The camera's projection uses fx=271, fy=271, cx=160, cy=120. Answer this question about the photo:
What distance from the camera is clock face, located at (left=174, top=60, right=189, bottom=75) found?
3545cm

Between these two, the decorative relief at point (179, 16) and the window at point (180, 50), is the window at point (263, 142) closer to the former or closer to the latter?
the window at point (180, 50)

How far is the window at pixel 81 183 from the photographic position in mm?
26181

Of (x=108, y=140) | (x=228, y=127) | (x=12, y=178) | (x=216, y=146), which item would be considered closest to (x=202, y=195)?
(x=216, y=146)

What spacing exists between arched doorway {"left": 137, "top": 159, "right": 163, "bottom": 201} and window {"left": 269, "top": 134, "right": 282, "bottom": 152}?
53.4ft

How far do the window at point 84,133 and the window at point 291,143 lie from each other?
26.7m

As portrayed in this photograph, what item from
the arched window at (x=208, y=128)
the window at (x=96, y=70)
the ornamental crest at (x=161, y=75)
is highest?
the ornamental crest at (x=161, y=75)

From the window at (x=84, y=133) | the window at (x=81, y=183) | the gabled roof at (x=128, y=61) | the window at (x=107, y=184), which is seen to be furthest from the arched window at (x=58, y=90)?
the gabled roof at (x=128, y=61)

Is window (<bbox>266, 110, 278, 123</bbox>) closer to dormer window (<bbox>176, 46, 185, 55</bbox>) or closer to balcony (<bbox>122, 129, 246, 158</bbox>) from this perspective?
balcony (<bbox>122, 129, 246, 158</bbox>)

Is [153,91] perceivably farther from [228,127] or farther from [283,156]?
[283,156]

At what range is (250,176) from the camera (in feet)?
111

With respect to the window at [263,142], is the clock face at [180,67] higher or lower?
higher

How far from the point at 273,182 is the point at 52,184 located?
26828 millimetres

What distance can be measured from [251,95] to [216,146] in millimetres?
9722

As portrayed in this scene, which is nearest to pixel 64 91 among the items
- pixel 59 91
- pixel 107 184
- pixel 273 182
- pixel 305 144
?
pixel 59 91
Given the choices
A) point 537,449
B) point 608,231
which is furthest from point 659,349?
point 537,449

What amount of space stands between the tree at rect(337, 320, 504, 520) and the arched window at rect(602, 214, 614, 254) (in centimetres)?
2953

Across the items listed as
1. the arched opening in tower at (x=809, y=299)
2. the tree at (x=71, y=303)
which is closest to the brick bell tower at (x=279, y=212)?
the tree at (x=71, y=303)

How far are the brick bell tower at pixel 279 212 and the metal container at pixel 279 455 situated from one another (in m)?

════════════════

• [GOAL]
Edit the listing from the line with "Is [153,91] perceivably" to the line with "26828 millimetres", replacing "perceivably" with "visibly" and leaving all else unchanged. Provide only those lines.

• [RESULT FOR THIS EXERCISE]
Is [153,91] visibly farther from [228,127] or farther from [283,156]?
[283,156]

At what range is (250,176) from the camera (in feet)?
111

With respect to the window at [263,142], is the clock face at [180,67] higher or lower?
higher

How far from the point at 273,182 is the point at 52,184 located?
26828 millimetres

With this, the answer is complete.